The Indiana Supreme Court has decided to allow Gov. Eric Holcomb to fast-forward through the appeals process to challenge the Legislature’s attempt to call itself into special session, but as the case comes before the justices, the process will slow down with oral arguments not being heard until April 7, 2022.
A single-page order issued Wednesday in Eric J. Holcomb, Governor of the State of Indiana v. Rodrick Bray, et al., 21S-PL-518, granted the governor’s motion for transfer. However, the justices set a five-month schedule for preparing the trial transcript and briefing from the parties. The order also prohibits extensions of deadlines.

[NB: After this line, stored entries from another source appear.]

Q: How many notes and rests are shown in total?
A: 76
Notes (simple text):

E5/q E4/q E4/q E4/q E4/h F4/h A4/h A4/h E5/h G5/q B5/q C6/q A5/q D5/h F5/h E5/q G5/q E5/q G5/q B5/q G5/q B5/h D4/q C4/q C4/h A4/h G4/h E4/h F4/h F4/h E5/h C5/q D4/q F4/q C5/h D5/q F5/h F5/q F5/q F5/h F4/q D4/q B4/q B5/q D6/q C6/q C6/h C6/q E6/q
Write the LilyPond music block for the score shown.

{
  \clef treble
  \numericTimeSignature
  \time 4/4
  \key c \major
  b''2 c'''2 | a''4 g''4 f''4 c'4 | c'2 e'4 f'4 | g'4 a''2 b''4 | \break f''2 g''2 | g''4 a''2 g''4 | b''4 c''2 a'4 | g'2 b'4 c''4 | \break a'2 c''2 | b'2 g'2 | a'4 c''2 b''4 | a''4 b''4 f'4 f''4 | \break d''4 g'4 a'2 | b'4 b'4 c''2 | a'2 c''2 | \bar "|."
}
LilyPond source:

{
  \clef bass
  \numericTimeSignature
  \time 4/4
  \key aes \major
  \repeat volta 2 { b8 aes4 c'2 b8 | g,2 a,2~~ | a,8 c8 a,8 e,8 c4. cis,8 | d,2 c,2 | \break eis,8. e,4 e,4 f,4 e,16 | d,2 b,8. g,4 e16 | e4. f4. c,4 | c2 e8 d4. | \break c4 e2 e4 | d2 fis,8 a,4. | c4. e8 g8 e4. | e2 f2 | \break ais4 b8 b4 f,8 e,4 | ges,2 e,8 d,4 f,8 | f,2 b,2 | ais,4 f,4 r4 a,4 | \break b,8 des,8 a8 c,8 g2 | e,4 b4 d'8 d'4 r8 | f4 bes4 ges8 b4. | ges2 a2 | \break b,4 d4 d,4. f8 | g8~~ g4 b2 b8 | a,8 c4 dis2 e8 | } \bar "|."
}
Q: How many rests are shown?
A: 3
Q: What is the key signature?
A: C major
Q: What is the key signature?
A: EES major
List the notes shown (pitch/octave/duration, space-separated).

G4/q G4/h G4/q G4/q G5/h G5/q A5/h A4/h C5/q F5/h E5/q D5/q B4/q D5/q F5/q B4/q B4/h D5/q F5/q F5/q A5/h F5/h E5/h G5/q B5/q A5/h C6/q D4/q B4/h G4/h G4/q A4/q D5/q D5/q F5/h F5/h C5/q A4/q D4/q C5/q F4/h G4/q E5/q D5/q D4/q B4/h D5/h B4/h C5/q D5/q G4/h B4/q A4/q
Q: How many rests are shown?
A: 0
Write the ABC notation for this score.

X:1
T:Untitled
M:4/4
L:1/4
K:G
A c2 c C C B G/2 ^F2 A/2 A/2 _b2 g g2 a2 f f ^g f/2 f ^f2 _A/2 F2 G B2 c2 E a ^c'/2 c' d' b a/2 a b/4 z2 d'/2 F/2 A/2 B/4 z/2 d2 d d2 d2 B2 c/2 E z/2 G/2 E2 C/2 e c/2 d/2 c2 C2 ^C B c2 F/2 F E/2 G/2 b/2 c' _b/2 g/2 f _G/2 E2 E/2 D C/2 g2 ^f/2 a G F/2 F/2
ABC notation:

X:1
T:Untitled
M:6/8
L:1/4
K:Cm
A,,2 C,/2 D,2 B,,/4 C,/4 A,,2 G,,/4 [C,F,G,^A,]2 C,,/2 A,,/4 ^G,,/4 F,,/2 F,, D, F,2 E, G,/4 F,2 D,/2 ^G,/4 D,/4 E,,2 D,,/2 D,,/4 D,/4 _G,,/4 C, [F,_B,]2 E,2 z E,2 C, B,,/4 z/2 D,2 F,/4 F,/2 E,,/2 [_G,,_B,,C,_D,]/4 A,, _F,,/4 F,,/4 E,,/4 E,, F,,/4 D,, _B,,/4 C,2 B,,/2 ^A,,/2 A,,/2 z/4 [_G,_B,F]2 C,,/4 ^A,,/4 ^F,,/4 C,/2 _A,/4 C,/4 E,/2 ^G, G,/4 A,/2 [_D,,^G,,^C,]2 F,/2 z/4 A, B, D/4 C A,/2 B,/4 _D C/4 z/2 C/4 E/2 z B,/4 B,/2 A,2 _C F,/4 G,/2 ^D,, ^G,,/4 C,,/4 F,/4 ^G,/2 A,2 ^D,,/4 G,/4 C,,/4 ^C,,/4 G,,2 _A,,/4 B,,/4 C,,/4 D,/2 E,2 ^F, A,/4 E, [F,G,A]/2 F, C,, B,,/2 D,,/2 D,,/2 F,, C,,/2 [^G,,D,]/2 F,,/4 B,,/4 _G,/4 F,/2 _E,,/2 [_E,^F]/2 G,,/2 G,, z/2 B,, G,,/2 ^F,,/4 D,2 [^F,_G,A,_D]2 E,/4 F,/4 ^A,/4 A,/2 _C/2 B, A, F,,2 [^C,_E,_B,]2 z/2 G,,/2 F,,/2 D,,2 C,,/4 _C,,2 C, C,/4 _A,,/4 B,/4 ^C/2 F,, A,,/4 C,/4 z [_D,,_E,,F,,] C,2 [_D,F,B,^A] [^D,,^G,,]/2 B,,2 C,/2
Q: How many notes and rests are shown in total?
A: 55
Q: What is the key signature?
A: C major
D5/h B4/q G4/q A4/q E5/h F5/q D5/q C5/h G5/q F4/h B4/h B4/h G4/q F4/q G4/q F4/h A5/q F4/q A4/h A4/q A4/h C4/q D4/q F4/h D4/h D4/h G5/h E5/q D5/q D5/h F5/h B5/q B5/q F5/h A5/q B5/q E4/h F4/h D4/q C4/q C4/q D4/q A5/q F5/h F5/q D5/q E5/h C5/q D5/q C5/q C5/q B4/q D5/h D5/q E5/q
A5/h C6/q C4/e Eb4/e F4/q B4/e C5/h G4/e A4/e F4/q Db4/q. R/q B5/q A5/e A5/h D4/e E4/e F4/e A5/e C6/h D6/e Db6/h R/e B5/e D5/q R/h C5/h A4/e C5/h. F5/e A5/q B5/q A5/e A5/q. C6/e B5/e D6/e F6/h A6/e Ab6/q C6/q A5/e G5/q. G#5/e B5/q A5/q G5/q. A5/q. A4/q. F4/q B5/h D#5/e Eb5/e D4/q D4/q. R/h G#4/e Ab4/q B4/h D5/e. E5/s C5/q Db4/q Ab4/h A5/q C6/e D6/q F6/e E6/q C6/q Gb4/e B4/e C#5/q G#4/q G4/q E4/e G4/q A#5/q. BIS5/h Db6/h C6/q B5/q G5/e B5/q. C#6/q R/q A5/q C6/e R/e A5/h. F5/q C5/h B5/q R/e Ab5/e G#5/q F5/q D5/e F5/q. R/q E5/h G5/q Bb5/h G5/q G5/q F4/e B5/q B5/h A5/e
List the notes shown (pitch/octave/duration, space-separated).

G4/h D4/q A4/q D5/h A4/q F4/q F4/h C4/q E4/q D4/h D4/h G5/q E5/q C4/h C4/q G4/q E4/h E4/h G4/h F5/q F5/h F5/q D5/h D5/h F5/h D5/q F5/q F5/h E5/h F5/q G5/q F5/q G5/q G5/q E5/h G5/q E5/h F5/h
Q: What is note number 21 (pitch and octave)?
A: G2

Holcomb had argued for the Supreme Court to hear and rule on the constitutionality of House Enrolled Act 1123 before the Legislature ends its session on March 14, 2022. The law, enacted over the governor’s veto, gives the General Assembly the power to call itself into special session whenever a state of emergency has been declared.
The governor told the Supreme Court that if the General Assembly called itself into a special session after the conclusion of the 2022 regular session, any laws passed could be subject to a constitutional challenge.
In its response supporting transfer to the Supreme Court, the Legislature disputed the governor’s argument that an emergency exists which requires a “speedy determination.”
The new law establishes a process under which legislative leaders can call the General Assembly into an “emergency session.” Holcomb’s lawsuit argues the law violates a state constitutional provision that says only the governor can call the Legislature into a special session after its annual sessions adjourn, which is normally late April in odd-numbered years and mid-March during even-numbered years.
Republican legislators advanced the law following criticism from conservatives over a statewide mask mandate and other COVID-19 restrictions that Holcomb imposed by executive order.